Les combats que j’ai mentionnés ici poussent dangereusement les scénographes vers l’épuisement professionnel. L’épuisement professionnel, c’est la mort d’un artiste et, pour moi, cela signifie aussi, en quelque sorte, ma propre mort. Le combat pour porter ma vision sur scène m’a épuisée, ces derniers temps, malgré quelques exceptions notables. Les jeunes concepteurs ne restent pas assez longtemps dans le métier pour devenir les grands scénographes qu’ils pourraient être. Si l’artiste doit continuer d’être un phare pour les générations futures, si ces générations doivent continuer à aspirer à cette persona mythique, nous devons faire en sorte que les artistes n’abandonnent pas tous le domaine des arts pour aller travailler dans des banques. Nous avons besoin de gens qui travaillent dans des banques, mais en tant que société, nous avons aussi besoin d’artistes. Un prix comme celui qui m’est décerné ce soir constitue un énorme stimulant symbolique, ainsi que, pour quelques-uns d’entre nous, un formidable stimulant matériel au moment où cela compte le plus, c’est-à-dire en milieu de carrière, lorsque l’énergie faiblit, et tous les artistes présents ici ce soir en sont très reconnaissants. Il nous faudrait plus de prix comme celui-ci! Mais nous avons aussi besoin d’un changement systémique.

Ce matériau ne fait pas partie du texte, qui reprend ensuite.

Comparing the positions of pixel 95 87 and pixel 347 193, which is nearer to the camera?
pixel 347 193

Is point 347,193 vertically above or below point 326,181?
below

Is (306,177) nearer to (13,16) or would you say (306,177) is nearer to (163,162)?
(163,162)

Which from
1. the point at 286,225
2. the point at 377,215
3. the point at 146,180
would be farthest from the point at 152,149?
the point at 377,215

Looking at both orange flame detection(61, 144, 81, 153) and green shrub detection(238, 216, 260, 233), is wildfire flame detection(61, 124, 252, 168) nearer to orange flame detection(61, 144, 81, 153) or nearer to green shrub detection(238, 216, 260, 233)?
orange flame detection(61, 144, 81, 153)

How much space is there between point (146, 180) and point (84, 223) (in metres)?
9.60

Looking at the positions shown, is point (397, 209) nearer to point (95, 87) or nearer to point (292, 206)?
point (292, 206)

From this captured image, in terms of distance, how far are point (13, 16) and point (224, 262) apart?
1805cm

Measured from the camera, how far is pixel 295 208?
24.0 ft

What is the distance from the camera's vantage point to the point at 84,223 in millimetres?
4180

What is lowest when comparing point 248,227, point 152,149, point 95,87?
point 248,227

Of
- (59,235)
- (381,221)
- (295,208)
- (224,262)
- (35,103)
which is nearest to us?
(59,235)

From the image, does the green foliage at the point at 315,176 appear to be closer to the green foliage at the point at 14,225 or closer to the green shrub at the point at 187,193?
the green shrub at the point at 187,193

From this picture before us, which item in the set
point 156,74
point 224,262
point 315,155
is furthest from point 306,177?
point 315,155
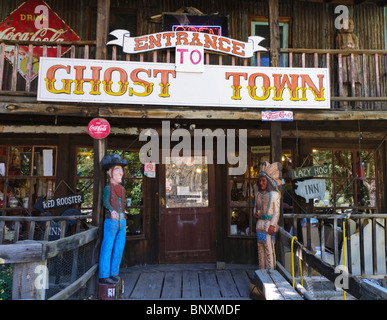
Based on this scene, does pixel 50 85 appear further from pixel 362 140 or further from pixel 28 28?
pixel 362 140

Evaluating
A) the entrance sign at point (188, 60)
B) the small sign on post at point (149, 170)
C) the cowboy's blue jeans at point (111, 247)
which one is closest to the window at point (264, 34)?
the entrance sign at point (188, 60)

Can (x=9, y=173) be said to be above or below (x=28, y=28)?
below

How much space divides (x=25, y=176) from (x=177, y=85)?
13.5 feet

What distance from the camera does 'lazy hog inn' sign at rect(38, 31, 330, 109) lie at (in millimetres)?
4797

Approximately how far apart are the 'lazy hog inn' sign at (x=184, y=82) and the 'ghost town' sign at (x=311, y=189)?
5.74 ft

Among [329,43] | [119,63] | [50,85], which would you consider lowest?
[50,85]

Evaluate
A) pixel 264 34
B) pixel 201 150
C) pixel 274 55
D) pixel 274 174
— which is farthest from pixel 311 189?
pixel 264 34

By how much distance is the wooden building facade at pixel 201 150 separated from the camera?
6.52m

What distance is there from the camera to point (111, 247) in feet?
15.0

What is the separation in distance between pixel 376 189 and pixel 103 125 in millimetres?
6483

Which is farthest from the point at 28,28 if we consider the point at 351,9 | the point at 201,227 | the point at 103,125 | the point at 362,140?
the point at 362,140

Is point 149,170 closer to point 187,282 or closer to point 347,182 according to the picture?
point 187,282

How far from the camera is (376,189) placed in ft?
23.4
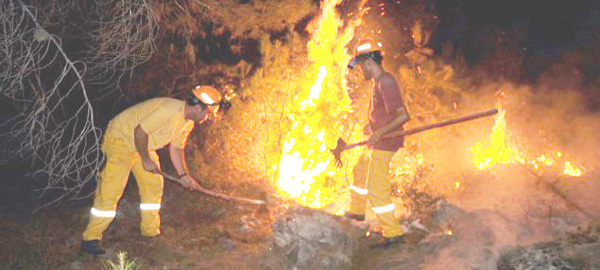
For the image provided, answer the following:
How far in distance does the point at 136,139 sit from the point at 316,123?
8.96 ft

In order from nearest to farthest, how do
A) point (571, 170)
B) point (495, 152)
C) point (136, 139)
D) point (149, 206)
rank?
point (136, 139), point (149, 206), point (571, 170), point (495, 152)

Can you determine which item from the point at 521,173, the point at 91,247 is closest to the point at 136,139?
the point at 91,247

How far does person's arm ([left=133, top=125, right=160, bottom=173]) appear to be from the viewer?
5.23 metres

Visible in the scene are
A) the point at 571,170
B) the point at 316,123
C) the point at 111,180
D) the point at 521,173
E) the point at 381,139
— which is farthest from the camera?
the point at 571,170

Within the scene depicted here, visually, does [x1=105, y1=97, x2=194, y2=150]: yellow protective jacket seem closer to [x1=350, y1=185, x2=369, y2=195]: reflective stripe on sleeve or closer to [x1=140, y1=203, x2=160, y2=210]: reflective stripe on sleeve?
[x1=140, y1=203, x2=160, y2=210]: reflective stripe on sleeve

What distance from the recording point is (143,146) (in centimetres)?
527

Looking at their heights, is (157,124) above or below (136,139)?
above

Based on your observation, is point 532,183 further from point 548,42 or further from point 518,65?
point 548,42

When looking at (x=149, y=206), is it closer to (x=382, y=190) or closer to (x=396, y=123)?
(x=382, y=190)

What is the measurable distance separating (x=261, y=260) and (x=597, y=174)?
5210mm

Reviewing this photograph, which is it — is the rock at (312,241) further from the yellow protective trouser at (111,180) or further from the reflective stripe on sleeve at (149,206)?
the yellow protective trouser at (111,180)

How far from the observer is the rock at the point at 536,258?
428 cm

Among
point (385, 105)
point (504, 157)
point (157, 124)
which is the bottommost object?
point (504, 157)

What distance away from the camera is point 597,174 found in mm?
7520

J’éprouve toujours un respect mêlé d’admiration pour l’aventure théâtrale. J’ai espoir que cette activité miraculeuse fondée sur la collaboration pourra elle-même constituer une sorte de métaphore exemplaire pour la vie à l’extérieur du théâtre. Quand je vois ce que des gens peuvent accomplir ensemble en partageant leur vision créatrice, cela me remplit d’espoir. Ce qu’il y a d’essentiel dans le théâtre, son pouvoir de transformer les choses, transportons-le dans le monde extérieur plutôt que de laisser les normes du monde extérieur régir nos théâtres. Nous devons décider d’être un peuple qui apprécie l’art qui enrichit la vie des gens, l’art qui peut même parfois sauver des vies, littéralement et spirituellement.

Et voici maintenant la partie vraiment agréable. C’est pour moi un immense plaisir de pouvoir honorer deux scénographes dont j’admire beaucoup le travail et l’engagement. April Anne Viczko, une artiste douée d’un grand discernement ainsi que d’un sens architectural et poétique. J’ai beaucoup travaillé avec April au cours des deux dernières années. Sa passion, son talent et son sens de l’humour inégalé peuvent contribuer considérablement à la réussite d’un projet. Et Camellia Koo, une méticuleuse interprète des œuvres sculpturales et symboliques. Son travail est caractérisé par la précision, la patience et une remarquable vision théâtrale. J’ai eu grand plaisir à travailler avec elle au cours des quatre dernières années.

Enfin, nous voulons également encourager une scénographe récemment diplômée, Jung-Hye Kim, dont le talent et la détermination à devenir scénographe sont remarquables. J’ai été vraiment impressionnée par son éthique de travail acharné et par son esprit d’initiative.